Glaucoma is one of the leading causes of blindness in the U.S., and the incidence is increasing due to an aging population. Open angle glaucoma in particular is difficult to manage, with some practitioners opting for trabeculectomy as a primary intervention, though there are a paucity of robust data to support this, especially among patients presenting with advanced disease. This multicenter, randomized controlled trial compared primary medical management with primary trabeculectomy for patients presenting with untreated open angle glaucoma. The primary outcome was quality of life as measured by the Visual Function Questionnaire-25 (VFQ-25) at 24 months. 227 patients were randomized to undergo trabeculectomy (mean [SD] age = 67 [12.2] years, 69% male) and 226 to receive medical management (mean [SD] age = 68 [12.4] years, 65% male). It was found that, at 24 months, there was no significant difference in mean VFQ-25 scores between the trabeculectomy and medical management cohorts (85.4±13.8 vs. 84.5±16.3, mean difference 1.06, 95% CI -1.32 to 3.34, p = 0.38). The mean intraocular pressure, however, was significantly lower in the trabeculectomy cohort. Adverse events were similar between the two cohorts. In all, no difference between trabeculectomy and medical management for the treatment of advanced open angle glaucoma was seen. Surgery was safe and effective at reducing intraocular pressure. Such findings will help guide decision making for patients presenting with advanced disease.

 

Maternal weight gain and pregnancy outcomes in twin gestations

1. In a large cohort of women with twin gestations, gestational weight gain very often falls outside of established recommendations, contributing to adverse outcomes like preterm birth.

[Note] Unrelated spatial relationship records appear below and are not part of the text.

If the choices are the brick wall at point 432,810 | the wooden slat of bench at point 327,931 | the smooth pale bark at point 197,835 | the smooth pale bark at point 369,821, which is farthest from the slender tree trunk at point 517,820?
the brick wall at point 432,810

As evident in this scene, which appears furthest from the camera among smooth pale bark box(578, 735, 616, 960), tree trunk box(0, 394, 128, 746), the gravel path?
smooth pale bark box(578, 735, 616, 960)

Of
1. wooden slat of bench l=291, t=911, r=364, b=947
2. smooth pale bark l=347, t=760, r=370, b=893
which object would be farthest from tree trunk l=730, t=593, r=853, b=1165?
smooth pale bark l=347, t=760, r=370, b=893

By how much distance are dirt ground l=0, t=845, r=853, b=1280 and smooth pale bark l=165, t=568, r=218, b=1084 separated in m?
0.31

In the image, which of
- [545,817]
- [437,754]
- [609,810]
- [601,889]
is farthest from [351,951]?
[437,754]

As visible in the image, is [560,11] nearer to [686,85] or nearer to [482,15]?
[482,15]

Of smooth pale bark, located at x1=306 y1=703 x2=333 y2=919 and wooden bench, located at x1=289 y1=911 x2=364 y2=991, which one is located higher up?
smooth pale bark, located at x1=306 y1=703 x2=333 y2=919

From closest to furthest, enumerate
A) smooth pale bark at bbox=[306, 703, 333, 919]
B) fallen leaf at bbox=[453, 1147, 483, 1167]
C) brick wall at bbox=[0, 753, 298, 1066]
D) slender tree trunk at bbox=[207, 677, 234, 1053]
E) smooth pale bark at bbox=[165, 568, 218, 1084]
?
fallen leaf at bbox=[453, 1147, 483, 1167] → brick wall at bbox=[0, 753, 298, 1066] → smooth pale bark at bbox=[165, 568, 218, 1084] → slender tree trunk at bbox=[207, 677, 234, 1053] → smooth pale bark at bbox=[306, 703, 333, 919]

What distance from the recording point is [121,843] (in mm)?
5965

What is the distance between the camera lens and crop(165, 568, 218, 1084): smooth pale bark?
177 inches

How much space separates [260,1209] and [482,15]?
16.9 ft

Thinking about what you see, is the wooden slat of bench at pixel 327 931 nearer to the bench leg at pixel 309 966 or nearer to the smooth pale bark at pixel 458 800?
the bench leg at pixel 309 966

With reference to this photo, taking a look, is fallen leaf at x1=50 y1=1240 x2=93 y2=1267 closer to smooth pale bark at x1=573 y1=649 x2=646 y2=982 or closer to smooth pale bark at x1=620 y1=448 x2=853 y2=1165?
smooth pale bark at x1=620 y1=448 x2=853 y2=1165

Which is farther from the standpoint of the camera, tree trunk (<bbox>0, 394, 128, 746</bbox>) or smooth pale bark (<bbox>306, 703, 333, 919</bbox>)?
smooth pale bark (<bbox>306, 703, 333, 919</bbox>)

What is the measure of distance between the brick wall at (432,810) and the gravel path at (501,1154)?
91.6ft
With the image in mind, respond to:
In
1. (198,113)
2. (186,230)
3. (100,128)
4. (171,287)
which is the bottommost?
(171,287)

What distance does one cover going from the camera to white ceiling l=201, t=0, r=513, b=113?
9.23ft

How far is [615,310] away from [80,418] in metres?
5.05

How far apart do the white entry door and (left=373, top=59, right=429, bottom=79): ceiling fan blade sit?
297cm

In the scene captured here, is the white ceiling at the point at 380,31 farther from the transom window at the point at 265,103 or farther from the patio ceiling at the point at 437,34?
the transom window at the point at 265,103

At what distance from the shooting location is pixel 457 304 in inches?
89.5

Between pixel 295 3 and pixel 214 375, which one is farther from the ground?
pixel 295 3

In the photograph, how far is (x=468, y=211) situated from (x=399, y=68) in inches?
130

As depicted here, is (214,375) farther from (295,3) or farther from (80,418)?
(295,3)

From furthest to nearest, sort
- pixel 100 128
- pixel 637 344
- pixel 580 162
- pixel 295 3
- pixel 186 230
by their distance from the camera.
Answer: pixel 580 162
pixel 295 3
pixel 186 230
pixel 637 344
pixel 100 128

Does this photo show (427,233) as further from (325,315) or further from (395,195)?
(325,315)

Evidence Level Rating: 2 (Good)

Pre-pregnancy BMI and gestational weight gain (GWG) are important determinants of pregnancy outcomes, with adverse effects seen in both insufficient and excessive weight gain. With regards to twin gestations, there are limited data as to the optimal range of GWG; as such, the Institute of Medicine (IOM) provides only provisional guidelines concerning GWG. This retrospective cohort study spanning 17 years sought to both clarify the recommendations from the IOM and delineate optimal GWG in twin gestations. 1,274 women met study inclusion criteria, with 247 included in the low-risk cohort (i.e. those with no risk factors and normal outcomes) and 1,027 in the high-risk cohort. Of those included for analysis, 43 were underweight, 777 were of normal weight, 278 were overweight, and 176 were obese. The primary outcome was preterm birth. It was found that almost half of the women in this cohort gained weight above or below current IOM recommendations. Low GWG was found to be associated with an increased risk of preterm birth and birthweight < 10th percentile, especially among women in the normal weight and obese cohorts. However, there was a reduction in the incidence of hypertensive disorders among these women. For those experiencing high GWG, there was an increased risk of hypertensive disorders but a reduction in the risk of birthweight < 10th percentile. Finally, for the obese cohort, the estimation of optimal GWG at 37 weeks of 9.3 to 16.3 kg appears to be more predictive of adverse outcomes than the IOM recommendation of 11.3 to 19.1 kg. These findings highlight GWG as a modifiable risk factor for adverse outcomes in twin gestations. Further, prospective studies are needed to optimize current recommendations to further enhance future outcomes.